A resposta do ditador foi breve e bastante: nada podia fazer porque se tratava de um princípio. E ele, bem como seu regime, tinham princípios. Desde então eu comecei a suspeitar toda a vez que alguém apela para um princípio a fim de fazer ou não fazer determinada coisa.
Invocando minha absoluta falta de princípios, pintei um quadro aterrador dos próximos 500 anos para o brasileiro, para o Brasil, para o mundo. Não me incluí nesta perspectiva porque não pretendo durar tanto tempo.
Acompanho com assombro o que andam dizendo sobre os primeiros 500 anos do brasileiro. Concordo com todas as opiniões emitidas e com as minhas em primeiríssimo lugar. Tenho para mim que há dois referenciais literários para nos definir. De um lado, o produto daquilo que Gilberto Freyre chamou de casa-grande e senzala, o homem miscigenado, potente e tendendo a ser feliz. De outro, o Macunaíma, herói sem nenhuma definição, ou sem nenhum caráter -como queria o próprio Mário de Andrade.
Fomos e seremos assim, em nossa essência, embora as circunstâncias mudem e nós mudemos com elas. Retomando a imagem literária, citemos a Capitu adulta que estava dentro da casca da Capitu menina -e teremos como sempre a intervenção soberana de Machado de Assis.
Um rapaz da platéia me perguntou onde ficaria o homem de Guimarães Rosa -outra coordenada que nos ajuda a definir o brasileiro. Evidente que o universo de Rosa é sobretudo verbal, mas o homem é causa e efeito do verbo. Por isso mesmo, o personagem rosiano tem a ver com o homem de Gilberto Freyre e de Mário de Andrade. É um refugo consciente da casa-grande e da senzala, o opositor de uma e de outra, criando a sua própria vereda mas sem esquecer o ressentimento social do qual se afastou e contra o qual procura lutar.
É também macunaímico, pois sem definição catalogada na escala de valores culturais oriundos de sua formação racial. Nem por acaso um dos personagens mais importantes do mundo de Rosa é uma mulher que se faz passar por jagunço. Ou seja, um herói -ou heroína- sem nenhum caráter.
Tomando Gilberto Freyre como a linha vertical e Mário de Andrade como a linha horizontal de um ângulo reto, teríamos Guimarães Rosa como a hipotenusa fechando o triângulo. A imagem geométrica pode ser forçada, mas foi a que me veio na hora -e acho que fui entendido.

O que fazer:
a. Reescreva o trecho sobre o brasileiro desde "Tomando Gilberto Freyre" até "que fui entendido.", inclusive, trocando "hipotenusa" por "terceira linha".
b. Dê continuidade ao trecho sobre os primeiros 500 anos do brasileiro, começando logo após a última frase apresentada.

(Entradas de dados coletados)
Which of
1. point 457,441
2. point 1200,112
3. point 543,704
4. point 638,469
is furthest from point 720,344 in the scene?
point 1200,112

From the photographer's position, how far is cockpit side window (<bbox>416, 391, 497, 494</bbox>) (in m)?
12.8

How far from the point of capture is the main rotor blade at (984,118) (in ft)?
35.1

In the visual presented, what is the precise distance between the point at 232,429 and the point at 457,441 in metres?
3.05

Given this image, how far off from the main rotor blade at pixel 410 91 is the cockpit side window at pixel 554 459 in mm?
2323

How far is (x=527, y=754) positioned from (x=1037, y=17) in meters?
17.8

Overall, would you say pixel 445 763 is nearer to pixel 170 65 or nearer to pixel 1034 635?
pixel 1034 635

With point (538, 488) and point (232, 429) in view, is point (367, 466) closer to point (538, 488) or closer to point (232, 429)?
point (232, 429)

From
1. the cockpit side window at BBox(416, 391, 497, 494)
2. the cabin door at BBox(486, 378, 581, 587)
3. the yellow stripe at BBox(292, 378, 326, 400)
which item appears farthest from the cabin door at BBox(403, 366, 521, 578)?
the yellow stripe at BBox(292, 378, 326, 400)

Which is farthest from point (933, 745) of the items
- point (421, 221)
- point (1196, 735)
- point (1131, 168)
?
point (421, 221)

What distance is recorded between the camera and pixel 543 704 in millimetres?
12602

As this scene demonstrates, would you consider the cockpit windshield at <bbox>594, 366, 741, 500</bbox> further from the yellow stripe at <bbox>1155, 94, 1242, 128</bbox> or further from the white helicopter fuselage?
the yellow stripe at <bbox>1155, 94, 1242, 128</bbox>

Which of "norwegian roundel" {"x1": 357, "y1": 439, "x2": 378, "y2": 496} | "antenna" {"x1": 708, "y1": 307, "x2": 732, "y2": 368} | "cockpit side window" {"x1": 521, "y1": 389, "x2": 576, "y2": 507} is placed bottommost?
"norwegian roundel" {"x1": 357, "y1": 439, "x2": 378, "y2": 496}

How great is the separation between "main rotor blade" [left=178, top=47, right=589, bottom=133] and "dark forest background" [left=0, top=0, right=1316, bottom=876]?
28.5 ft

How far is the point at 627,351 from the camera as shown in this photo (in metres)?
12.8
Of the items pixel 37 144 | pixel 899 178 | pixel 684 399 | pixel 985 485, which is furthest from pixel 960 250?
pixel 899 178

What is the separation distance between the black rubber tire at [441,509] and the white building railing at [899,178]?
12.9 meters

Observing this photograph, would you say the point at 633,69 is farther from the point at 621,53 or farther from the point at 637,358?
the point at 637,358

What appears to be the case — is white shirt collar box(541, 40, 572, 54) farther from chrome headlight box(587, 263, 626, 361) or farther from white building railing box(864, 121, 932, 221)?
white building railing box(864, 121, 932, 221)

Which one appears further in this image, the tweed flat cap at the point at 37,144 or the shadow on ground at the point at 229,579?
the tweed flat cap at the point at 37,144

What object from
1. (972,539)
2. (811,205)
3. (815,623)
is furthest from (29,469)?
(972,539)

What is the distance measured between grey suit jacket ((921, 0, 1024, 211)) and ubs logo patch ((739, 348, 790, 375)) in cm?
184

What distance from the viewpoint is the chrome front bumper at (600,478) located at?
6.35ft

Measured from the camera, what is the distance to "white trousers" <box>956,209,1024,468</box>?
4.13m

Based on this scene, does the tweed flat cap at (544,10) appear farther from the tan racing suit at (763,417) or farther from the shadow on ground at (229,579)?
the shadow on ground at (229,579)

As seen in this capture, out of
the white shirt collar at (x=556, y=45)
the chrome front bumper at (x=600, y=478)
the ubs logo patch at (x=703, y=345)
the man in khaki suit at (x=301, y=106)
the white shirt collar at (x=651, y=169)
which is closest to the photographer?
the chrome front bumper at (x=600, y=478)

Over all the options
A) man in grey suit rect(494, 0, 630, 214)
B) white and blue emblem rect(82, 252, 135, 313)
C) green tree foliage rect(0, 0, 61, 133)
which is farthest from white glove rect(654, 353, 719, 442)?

Lista de respostas:
a.
Tomando Gilberto Freyre como a linha vertical e Mário de Andrade como a linha horizontal de um ângulo reto, teríamos Guimarães Rosa como a terceira linha fechando o triângulo. A imagem geométrica pode ser forçada, mas foi a que me veio na hora -e acho que fui entendido.

b.
Mas aí quem não entendeu mais nada fui eu mesmo. Aliás, pouco entendo de mim e, quanto mais o tempo passa, mais me surpreendo com o que digo e faço. O brasileiro não merecerá perdão nos próximos 500 anos? Por que perdão e por que tanto tempo para chegar a algum lugar, ainda que este lugar seja o perdão?
Já li em algum lugar que daqui a cem anos seremos todos iguais, búlgaros e paraguaios, croatas e esquimós. Sendo assim, ficará difícil descobrir um brasileiro no meio da multidão uniforme que comporá a humanidade futura. Mas sempre haverá algum cacoete que nos identificará nacionalmente, um atributo inarredável que nos marcará pela eternidade afora.
É a coçação do saco. Não se trata de uma afirmação de virilidade ou de má educação. Muito menos de hostilidade social ou de doença sexual. É um hábito que adquirimos nem sei onde nem para quê. Dizem que o italiano gesticula demais, o inglês fala com asma, o português bota o lápis na orelha, o espanhol é contra o governo, o alemão bebe cerveja e o americano mastiga chicletes. O brasileiro coça o saco, insensivelmente, sem maldade e sem coceira específica. É uma declaração de princípios -e volto eu a falar em princípios, embora não os tenha.
Não sei se me expliquei decentemente. Pode parecer uma vulgaridade a mais falar dessa característica nacional, mas há piores. De maneira que não tenho nenhum interesse em saber como seremos daqui a 500 anos. Não iremos para a lata de lixo da história. Mas continuaremos a não chegar a lugar algum.